Poi magari ci diranno che sono tagli regolamentati, che per ogni l’albero tagliato ne vengono piantati chissà quanti altri, etc.etc.
Ma perché ci commuove la deforestazione in Africa e non ci commuove l’agonia di un albero nel salotto di casa? Ci commuove sì, tranne dimenticarci della questione in questo periodo.
Che il mondo vada in modo un po’ strano si sa. In Kenya ce la mettono tutta per ripiantare alberi, il Green Belt Movement, fondato dal Nobel per la Pace, Wangari Maathai, rimane uno dei movimenti ambientalisti autoctoni più attivi nel continente, anche dopo la morte della fondatrice.
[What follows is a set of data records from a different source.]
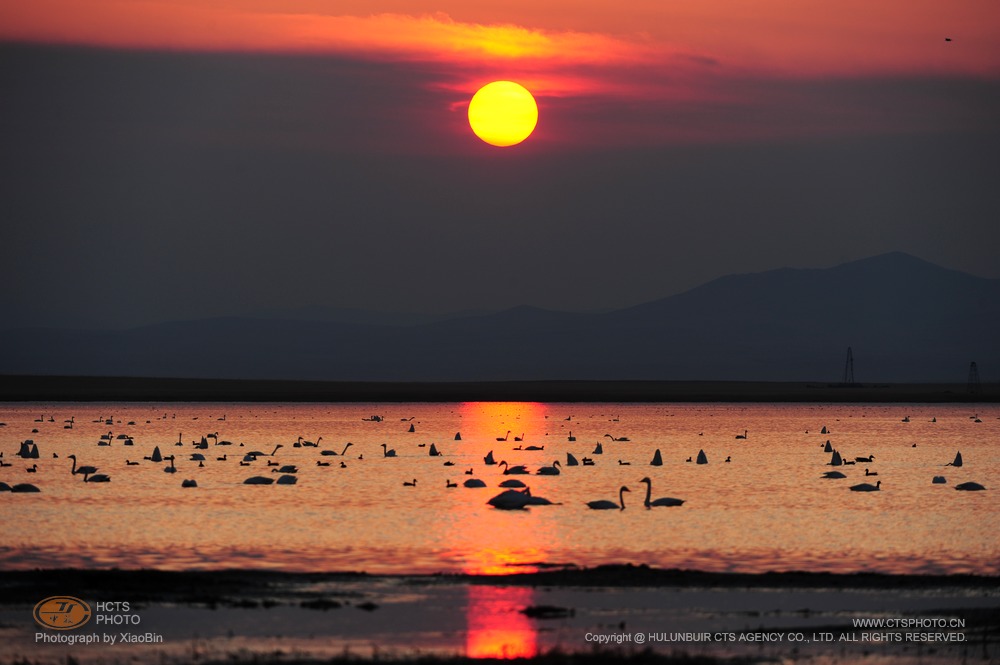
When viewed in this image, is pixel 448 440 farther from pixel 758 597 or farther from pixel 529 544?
pixel 758 597

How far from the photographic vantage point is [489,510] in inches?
2048

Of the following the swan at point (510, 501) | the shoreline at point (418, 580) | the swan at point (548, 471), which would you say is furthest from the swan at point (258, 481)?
the shoreline at point (418, 580)

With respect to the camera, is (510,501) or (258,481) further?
(258,481)

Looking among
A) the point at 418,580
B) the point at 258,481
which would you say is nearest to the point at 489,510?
the point at 258,481

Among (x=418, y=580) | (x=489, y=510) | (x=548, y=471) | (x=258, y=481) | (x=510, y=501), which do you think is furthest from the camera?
(x=548, y=471)

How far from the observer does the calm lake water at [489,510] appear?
39.0 meters

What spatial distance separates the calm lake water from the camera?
3900 cm

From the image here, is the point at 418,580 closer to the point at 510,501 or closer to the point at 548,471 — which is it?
the point at 510,501

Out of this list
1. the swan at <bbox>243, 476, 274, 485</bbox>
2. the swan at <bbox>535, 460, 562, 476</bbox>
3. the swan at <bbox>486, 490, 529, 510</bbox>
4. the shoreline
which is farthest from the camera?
the swan at <bbox>535, 460, 562, 476</bbox>

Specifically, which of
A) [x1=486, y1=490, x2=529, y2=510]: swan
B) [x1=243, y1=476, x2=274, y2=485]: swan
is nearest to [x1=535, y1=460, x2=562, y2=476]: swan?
[x1=243, y1=476, x2=274, y2=485]: swan

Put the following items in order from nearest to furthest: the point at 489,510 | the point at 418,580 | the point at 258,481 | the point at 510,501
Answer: the point at 418,580, the point at 489,510, the point at 510,501, the point at 258,481

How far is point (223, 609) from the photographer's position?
96.5 feet

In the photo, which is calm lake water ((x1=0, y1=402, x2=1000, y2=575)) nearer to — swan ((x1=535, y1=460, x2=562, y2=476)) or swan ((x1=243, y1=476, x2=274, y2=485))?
swan ((x1=535, y1=460, x2=562, y2=476))

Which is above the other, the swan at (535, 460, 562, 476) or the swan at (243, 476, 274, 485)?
the swan at (535, 460, 562, 476)
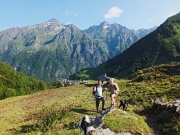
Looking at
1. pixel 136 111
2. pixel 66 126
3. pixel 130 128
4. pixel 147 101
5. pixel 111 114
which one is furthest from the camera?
pixel 147 101

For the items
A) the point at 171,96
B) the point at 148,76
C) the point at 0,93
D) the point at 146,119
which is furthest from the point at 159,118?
the point at 0,93

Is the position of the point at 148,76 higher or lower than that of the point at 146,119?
higher

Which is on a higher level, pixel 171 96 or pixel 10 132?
pixel 171 96

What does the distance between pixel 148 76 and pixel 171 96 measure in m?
24.9

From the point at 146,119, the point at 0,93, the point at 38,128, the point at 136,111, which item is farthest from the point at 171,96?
the point at 0,93

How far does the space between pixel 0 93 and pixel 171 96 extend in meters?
122

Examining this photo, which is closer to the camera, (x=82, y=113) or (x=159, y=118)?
(x=159, y=118)

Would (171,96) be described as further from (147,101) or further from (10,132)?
(10,132)

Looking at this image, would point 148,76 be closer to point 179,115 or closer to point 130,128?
point 179,115

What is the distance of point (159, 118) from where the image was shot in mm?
25781

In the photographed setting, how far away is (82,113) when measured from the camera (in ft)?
97.2

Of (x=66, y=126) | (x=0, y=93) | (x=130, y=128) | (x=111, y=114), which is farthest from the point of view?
(x=0, y=93)

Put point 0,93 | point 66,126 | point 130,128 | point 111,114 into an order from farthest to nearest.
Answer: point 0,93
point 66,126
point 111,114
point 130,128

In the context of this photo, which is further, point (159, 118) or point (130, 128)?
point (159, 118)
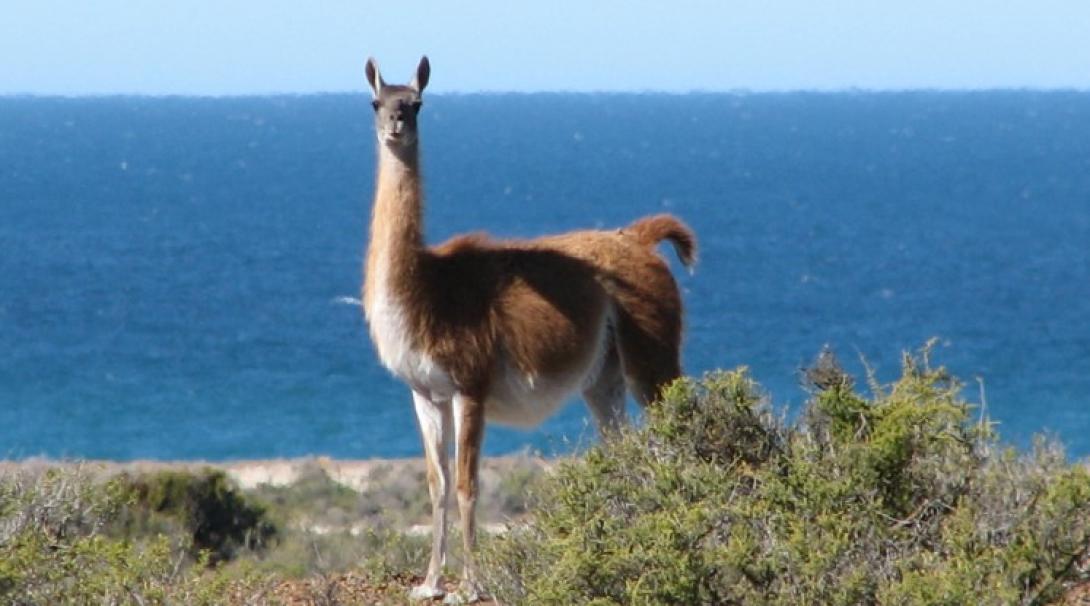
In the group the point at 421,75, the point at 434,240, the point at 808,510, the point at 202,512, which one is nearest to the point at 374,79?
the point at 421,75

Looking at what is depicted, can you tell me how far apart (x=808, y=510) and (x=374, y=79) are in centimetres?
398

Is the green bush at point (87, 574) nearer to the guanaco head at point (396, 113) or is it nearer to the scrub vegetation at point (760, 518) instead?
the scrub vegetation at point (760, 518)

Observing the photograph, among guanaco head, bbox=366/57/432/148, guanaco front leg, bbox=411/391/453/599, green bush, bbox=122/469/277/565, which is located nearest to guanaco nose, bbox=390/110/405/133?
guanaco head, bbox=366/57/432/148

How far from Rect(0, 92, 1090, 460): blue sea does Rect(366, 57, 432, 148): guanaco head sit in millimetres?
1711

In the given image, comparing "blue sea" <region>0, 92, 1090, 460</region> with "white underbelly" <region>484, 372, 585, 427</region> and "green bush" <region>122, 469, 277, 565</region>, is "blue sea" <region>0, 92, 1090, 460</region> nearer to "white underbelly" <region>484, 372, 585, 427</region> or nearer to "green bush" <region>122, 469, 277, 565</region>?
"white underbelly" <region>484, 372, 585, 427</region>

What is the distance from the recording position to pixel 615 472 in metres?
6.37

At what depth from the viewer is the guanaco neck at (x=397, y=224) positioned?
8.80 metres

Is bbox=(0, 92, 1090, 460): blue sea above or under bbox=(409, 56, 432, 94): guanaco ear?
under

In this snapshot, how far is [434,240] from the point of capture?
7281 cm

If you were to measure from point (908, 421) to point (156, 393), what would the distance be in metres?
41.5

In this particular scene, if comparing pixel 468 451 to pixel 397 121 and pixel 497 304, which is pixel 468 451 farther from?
pixel 397 121

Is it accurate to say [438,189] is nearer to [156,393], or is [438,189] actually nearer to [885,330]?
[885,330]

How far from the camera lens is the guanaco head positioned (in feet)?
29.1

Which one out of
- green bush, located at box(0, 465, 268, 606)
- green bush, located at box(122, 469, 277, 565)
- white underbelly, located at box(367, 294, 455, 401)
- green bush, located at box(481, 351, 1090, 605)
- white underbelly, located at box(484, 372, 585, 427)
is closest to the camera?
green bush, located at box(481, 351, 1090, 605)
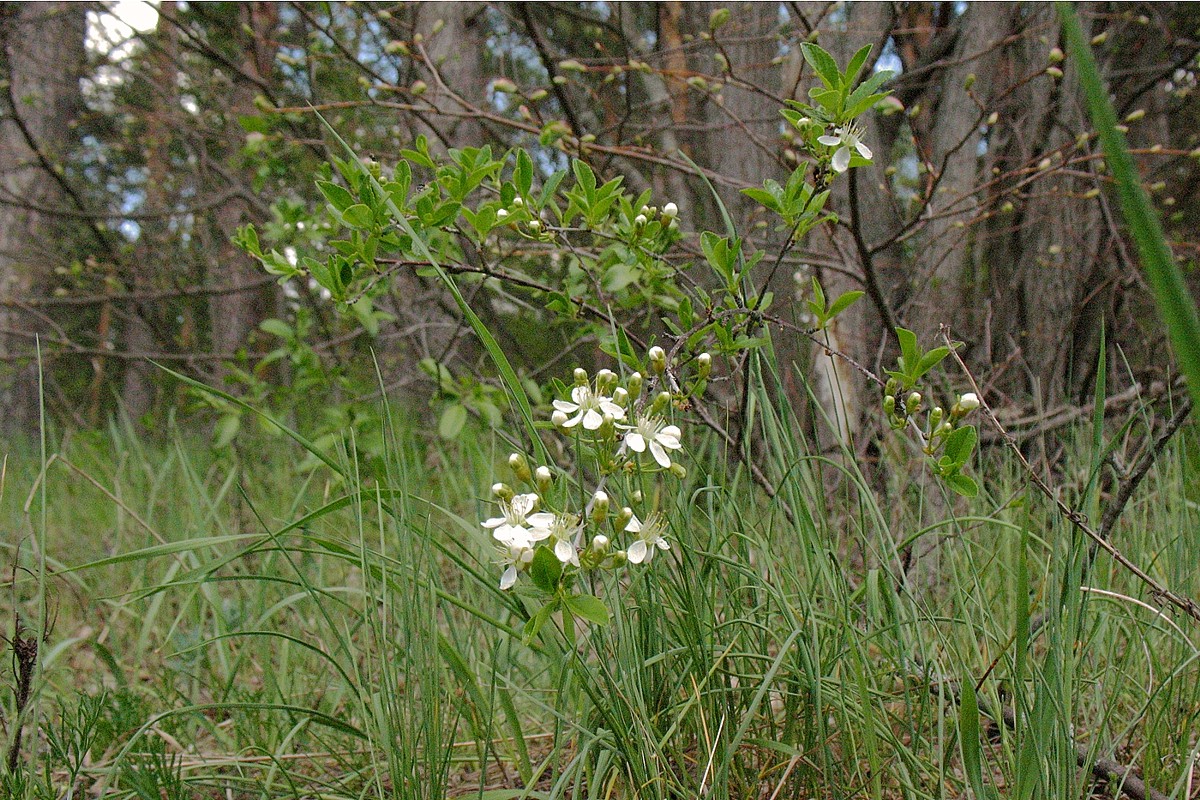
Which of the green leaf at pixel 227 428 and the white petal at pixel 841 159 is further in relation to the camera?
the green leaf at pixel 227 428

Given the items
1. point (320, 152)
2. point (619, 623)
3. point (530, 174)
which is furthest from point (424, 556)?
point (320, 152)

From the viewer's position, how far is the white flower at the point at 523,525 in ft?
2.86

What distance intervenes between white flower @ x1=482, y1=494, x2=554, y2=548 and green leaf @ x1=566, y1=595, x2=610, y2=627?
0.26 feet

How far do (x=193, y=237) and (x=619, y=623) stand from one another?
5.36m

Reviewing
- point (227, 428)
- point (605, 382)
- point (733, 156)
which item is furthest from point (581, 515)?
point (733, 156)

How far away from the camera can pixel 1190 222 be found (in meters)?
5.05

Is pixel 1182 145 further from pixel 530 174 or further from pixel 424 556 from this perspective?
pixel 424 556

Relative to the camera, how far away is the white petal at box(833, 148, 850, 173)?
1163 millimetres

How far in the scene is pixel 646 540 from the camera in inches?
39.3

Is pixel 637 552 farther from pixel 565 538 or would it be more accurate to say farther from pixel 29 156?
pixel 29 156

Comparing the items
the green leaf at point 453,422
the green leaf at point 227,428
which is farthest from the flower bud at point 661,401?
the green leaf at point 227,428

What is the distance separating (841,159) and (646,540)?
626 millimetres

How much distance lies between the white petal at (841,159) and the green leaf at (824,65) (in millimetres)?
103

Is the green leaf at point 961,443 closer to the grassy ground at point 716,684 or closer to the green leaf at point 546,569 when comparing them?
the grassy ground at point 716,684
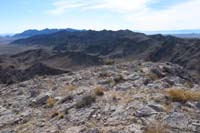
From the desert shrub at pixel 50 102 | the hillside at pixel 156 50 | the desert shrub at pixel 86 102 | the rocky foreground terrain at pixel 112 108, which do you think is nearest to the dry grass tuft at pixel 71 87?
the rocky foreground terrain at pixel 112 108

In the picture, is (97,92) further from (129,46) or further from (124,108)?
(129,46)

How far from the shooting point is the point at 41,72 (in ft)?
255

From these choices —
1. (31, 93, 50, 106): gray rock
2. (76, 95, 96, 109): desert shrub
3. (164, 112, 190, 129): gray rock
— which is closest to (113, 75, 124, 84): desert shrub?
(31, 93, 50, 106): gray rock

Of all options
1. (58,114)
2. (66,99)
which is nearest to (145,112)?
(58,114)

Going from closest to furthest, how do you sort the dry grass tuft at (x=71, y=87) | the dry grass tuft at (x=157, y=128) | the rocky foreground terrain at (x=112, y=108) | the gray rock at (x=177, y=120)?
the dry grass tuft at (x=157, y=128)
the gray rock at (x=177, y=120)
the rocky foreground terrain at (x=112, y=108)
the dry grass tuft at (x=71, y=87)

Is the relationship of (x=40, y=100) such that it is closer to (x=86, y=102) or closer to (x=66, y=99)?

La Great Green Wall, grande muraglia verde, rimane una speranza nella desertificata regione del Sahel. Cominciata nel 2007 (non è facile capire a che punto sia realmente) dovrebbe coprire una striscia di 8000 kilometri dal Senegal (West Africa) a Djibouti (East Africa).
I motivi della deforestazione nel continente sub-sahariano sono tanti, su Voci Globali vi abbiamo dedicato vari articoli. Dalle multinazionali che invadono la terra a quelle che commerciano in legname senza soste e senza regole; dalla mancanza di cultura ambientale alla necessità dei piccoli coltivatori di far fruttare la terra al massimo e nel più breve tempo possibile.
Fatto sta che la situazione è preoccupante.
Wangari Maathai dicevea.
Quando piantiamo alberi piantiamo i semi della pace e della speranza
Al contrario, quindi, quando li sradichiamo strappiamo pace e speranza e generiamo morte.